Face aux effets croissants du changement climatique, il estime que le moment est venu de passer des discours aux actions concrètes.
« Le climat n’attend pas et nous ne devons pas attendre non plus. Nous devons passer à l’action dès maintenant pour protéger notre environnement », a-t-il déclaré.
Le représentant des étudiants a également rappelé que la lutte contre la dégradation environnementale ne peut être laissée aux seules organisations spécialisées.
« La protection de l’environnement n’est pas une affaire réservée aux environnementalistes ou aux ONG. Chaque citoyen est concerné parce que les effets du changement climatique touchent tout le monde, sans distinction », a-t-il ajouté.
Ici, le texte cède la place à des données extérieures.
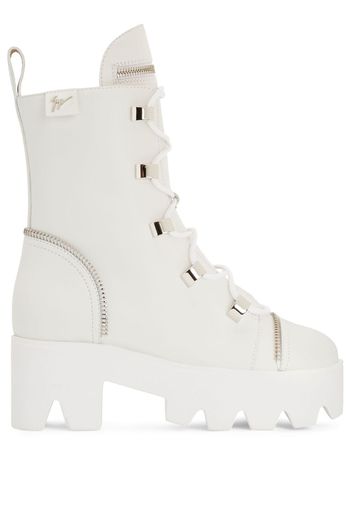 Giuseppe Zanotti Juliett lace-up boots - White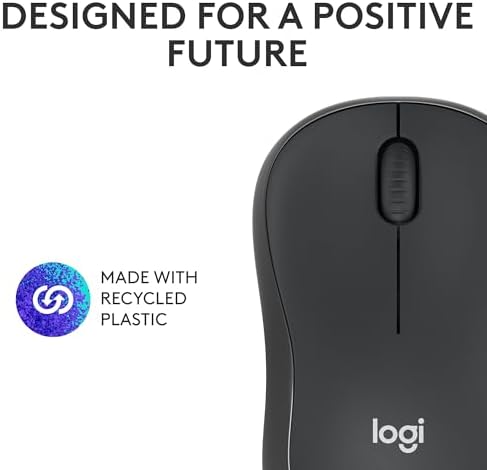Logitech M240 Silent Bluetooth Mouse, Wireless, Compact, Portable, Smooth Tracking, 18-Month Battery, for Windows, macOS, ChromeOS, Compatible with PC, Mac, Laptop, Tablets - Graphite — view 7
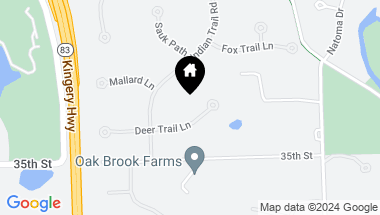 Map of 704 DEER TRAIL Lane, Oak Brook IL, 60523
Présent à cette activité, Deo Gracias Bongamuzi, président du Conseil provincial de la jeunesse de l’Ituri, a salué l’engagement des étudiants et promis l’accompagnement de son institution dans les initiatives futures.
« Nous sommes prêts à accompagner toutes les initiatives portées par les étudiants de l’Université de Bunia en faveur de l’environnement, du climat et de la biodiversité », a-t-il assuré.
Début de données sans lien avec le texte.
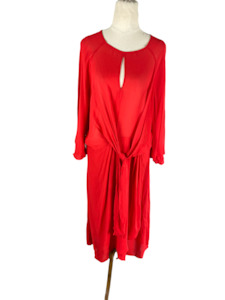 Long sleeve dress: Storm red dress | size 12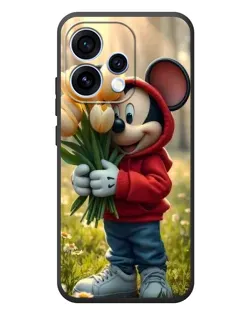 Чехол для OPPO Reno 15 с картинкой «Микки с тюльпанами»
Cette campagne de reboisement s’inscrit dans les efforts de sensibilisation menés localement pour restaurer le couvert végétal et renforcer la résilience des communautés face aux effets du changement climatique.
Pour les organisateurs, la forte mobilisation observée lors de cette Journée mondiale de l’environnement constitue un signal encourageant. Ils appellent toutefois les autorités, les entreprises, les organisations de la société civile et les citoyens à poursuivre les actions concrètes en faveur de la protection durable des ressources naturelles de l’Ituri.